Dorothy was educated at home by a governess, read history at Newnham College, Cambridge, and gained a diploma in anthropology in 1921 from Oxford.  During the First World War, she was an assistant in the Catholic Women’s League, which saw her travel to France, Germany, and Malta, nursing the wounded and the dying.3 Two of her brothers and her fiancé were killed in the war and her third brother died of influenza just prior to demobilization, leaving Dorothy as the only surviving child.  Gertrude Caton Thompson, an archaeologist of prehistoric Egypt and Garrod’s friend, relates that Garrod pledged to achieve a life deserving of her family’s remarkable intellectual tradition to compensate her bereaved parents.4

Garrod’s Historical Importance

It is important to remember the time in which Garrod was raised.  Women could not yet vote; academic establishments were emphatically patriarchal;5 and Victorian ideals of the role of women still very much lingered — the general expectation was that a woman would simply marry, keep house and children, and support her husband in his interests and business.
══════
## Goal
According to the text about Dorothy Garrod, in what year and from which university did she earn her diploma in anthropology? The records that come next are a separate body of material, unconnected to the text about Dorothy Garrod.

## Entries provided
══════
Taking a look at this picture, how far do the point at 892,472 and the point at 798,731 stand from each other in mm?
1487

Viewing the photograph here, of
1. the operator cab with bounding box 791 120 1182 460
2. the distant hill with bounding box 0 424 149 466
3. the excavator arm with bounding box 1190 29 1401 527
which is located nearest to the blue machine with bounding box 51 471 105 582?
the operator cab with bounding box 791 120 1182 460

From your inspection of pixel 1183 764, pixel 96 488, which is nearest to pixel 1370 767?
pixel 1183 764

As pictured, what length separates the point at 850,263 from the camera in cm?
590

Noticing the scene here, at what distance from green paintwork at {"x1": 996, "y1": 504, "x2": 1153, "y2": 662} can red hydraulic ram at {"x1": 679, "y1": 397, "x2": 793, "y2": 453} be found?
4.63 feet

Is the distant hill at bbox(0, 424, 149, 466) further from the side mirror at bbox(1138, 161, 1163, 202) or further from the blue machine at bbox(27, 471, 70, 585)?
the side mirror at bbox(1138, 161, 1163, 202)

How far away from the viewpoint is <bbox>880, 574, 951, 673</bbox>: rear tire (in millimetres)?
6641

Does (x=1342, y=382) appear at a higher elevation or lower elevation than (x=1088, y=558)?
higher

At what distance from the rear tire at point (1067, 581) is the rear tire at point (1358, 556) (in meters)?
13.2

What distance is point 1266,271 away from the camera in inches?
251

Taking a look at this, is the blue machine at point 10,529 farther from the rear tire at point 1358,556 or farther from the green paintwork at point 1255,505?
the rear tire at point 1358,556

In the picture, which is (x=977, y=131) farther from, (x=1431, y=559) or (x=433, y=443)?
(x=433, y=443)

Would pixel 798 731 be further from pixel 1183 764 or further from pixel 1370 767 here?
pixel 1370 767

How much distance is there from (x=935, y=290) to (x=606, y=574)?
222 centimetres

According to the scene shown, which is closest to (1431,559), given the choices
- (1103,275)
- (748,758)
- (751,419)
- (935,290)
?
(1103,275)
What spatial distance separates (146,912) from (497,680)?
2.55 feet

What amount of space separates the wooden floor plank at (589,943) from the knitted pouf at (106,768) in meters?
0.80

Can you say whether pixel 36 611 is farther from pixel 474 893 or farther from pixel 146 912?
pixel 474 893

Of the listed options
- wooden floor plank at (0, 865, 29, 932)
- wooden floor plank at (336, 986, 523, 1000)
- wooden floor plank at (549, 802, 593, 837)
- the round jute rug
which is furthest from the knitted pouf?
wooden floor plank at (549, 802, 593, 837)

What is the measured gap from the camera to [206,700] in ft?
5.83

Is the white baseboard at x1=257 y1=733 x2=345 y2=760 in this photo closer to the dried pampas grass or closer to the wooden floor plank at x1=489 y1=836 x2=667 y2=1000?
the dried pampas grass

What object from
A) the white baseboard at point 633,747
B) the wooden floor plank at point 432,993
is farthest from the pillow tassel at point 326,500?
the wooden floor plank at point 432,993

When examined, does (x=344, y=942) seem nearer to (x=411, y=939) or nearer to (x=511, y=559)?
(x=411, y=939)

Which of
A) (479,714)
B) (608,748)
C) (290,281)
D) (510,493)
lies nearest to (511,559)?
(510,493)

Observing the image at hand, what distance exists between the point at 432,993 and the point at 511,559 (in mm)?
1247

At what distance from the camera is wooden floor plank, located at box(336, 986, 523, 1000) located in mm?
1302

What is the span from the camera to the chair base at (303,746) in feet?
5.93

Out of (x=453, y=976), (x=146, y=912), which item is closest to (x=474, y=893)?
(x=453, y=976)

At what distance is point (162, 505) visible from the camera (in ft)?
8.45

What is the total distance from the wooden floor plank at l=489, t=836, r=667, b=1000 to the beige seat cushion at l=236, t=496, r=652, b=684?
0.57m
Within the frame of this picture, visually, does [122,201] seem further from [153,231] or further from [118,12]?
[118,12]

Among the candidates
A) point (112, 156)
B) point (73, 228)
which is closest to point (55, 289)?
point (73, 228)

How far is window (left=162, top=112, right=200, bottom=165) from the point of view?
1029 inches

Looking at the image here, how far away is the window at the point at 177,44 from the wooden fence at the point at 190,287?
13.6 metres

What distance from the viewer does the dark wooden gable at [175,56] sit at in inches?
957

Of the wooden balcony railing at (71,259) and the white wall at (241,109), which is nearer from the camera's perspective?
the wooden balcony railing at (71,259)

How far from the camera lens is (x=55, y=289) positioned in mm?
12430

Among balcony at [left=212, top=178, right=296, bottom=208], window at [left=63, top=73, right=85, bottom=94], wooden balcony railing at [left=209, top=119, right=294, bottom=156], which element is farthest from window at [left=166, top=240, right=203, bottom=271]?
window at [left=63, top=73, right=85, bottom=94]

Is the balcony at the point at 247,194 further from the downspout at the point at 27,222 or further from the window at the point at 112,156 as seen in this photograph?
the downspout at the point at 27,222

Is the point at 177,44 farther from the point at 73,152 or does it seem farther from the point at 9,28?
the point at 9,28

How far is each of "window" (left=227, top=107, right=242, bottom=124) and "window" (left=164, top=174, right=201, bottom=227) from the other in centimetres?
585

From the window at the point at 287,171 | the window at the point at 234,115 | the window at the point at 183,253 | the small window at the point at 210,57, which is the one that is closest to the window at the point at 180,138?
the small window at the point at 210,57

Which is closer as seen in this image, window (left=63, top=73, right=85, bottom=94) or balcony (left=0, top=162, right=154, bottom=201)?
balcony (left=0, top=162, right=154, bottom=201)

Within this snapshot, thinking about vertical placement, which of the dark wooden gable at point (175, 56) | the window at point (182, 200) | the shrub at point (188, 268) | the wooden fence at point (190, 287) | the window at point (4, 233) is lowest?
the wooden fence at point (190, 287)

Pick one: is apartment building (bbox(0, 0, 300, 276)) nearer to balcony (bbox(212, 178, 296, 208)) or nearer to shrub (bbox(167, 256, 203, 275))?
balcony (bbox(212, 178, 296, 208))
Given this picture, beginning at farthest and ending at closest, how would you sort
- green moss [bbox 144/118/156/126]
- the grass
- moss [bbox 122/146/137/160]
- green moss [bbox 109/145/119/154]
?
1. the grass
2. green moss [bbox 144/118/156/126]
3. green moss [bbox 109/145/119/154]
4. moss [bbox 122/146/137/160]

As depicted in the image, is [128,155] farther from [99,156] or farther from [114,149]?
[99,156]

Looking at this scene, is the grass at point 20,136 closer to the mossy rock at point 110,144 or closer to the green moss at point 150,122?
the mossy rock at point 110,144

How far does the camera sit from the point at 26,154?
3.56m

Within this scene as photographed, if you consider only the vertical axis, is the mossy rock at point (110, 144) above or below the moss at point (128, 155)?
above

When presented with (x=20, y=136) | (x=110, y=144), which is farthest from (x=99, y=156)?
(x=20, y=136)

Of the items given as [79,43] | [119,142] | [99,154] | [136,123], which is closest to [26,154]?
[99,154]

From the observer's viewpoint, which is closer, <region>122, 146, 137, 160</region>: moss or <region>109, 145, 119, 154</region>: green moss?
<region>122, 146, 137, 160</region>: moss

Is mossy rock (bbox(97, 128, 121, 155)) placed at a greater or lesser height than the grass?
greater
══════
## Answer to this task
1921, from Oxford.